### Problem 1
In the passage on Rotherham's Emphasized Bible, quote the part that begins at the words "The New Testament Critically" and ends after the words "of scholarly developments.".
### Problem 2
Continue the account of Rotherham's Emphasized Bible from its last sentence.

### Excerpt
Joseph Bryant Rotherham's Emphasized Bible (abbreviated EBR to avoid confusion with the REB) is a translation of the Bible which uses various methods, such as "emphatic idiom" and special diacritical marks, to bring out nuances of the underlying Greek, Hebrew, and Aramaic texts. Rotherham was a Bible scholar and minister of the Churches of Christ, who described his goal as "placing the reader of the present time in as good a position as that occupied by the reader of the first century for understanding the Apostolic Writings".

The New Testament Critically Emphasised was first published in 1872. However, great changes occurred in textual criticism during the second half of the 19th century, culminating in Brooke Foss Westcott's and Fenton John Anthony Hort's Greek text of the New Testament. This led Rotherham to revise his New Testament twice, in 1878 and 1897, to stay abreast of scholarly developments.

### Records
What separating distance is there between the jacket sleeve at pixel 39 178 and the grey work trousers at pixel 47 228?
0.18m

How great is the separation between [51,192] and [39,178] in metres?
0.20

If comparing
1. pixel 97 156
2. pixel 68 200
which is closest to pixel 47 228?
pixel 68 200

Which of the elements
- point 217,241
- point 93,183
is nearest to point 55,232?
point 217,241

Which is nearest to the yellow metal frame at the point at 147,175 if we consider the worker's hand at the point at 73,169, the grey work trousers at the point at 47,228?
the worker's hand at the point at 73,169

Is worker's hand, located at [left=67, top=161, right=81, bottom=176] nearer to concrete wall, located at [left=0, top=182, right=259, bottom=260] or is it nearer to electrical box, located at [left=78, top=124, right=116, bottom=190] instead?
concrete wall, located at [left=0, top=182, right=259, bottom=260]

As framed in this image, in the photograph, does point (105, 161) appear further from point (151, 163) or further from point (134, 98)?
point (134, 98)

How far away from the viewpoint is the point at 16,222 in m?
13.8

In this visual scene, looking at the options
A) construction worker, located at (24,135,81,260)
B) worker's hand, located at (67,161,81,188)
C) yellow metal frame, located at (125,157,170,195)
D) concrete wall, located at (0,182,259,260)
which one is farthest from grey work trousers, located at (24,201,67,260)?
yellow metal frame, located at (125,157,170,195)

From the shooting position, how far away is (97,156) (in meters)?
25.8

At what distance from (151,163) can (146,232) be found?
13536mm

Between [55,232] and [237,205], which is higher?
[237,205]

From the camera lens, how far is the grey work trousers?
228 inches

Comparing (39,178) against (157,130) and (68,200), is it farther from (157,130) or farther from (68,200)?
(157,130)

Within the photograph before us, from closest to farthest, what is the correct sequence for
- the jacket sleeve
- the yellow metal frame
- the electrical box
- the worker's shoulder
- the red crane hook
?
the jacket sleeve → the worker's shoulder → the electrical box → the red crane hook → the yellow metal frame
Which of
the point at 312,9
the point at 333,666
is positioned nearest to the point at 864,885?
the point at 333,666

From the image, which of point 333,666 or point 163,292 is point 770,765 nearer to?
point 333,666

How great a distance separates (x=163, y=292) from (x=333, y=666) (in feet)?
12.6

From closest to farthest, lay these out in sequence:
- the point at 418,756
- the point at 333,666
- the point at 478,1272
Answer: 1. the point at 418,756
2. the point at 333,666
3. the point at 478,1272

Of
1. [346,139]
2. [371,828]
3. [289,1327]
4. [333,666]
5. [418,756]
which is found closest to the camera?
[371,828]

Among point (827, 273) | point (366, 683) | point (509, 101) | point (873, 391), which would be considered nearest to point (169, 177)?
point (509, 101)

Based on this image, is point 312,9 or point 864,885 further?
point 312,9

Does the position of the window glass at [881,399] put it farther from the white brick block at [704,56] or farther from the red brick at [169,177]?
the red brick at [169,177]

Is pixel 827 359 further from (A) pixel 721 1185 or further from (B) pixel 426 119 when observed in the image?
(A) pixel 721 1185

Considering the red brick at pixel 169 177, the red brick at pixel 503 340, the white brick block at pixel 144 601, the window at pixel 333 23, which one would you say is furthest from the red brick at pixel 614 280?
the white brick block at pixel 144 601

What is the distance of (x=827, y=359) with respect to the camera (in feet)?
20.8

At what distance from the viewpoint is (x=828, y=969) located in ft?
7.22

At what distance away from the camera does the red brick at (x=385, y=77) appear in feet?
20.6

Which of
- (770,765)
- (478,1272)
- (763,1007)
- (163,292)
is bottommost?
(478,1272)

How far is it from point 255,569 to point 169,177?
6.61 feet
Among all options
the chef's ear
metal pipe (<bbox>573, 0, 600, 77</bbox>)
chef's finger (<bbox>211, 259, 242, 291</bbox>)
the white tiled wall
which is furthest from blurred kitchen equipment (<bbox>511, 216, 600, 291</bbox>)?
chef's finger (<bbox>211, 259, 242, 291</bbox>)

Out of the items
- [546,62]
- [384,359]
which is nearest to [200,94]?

### Final answer 1
The New Testament Critically Emphasised was first published in 1872. However, great changes occurred in textual criticism during the second half of the 19th century, culminating in Brooke Foss Westcott's and Fenton John Anthony Hort's Greek text of the New Testament. This led Rotherham to revise his New Testament twice, in 1878 and 1897, to stay abreast of scholarly developments.

### Final answer 2
The entire Bible with the Old Testament appeared in 1902. Rotherham based his Old Testament translation on Dr. C.D. Ginsburg's comprehensive Masoretico-critical edition of the Hebrew Bible, which anticipated readings now widely accepted.

Rotherham's translation has stayed in print over the years because of the wealth of information it presents. John R Kohlenberger III says in his preface to the 1994 printing, "The Emphasized Bible is one of the most innovative and thoroughly researched translations ever done by a single individual. Its presentation of emphases and grammatical features of the original languages still reward careful study."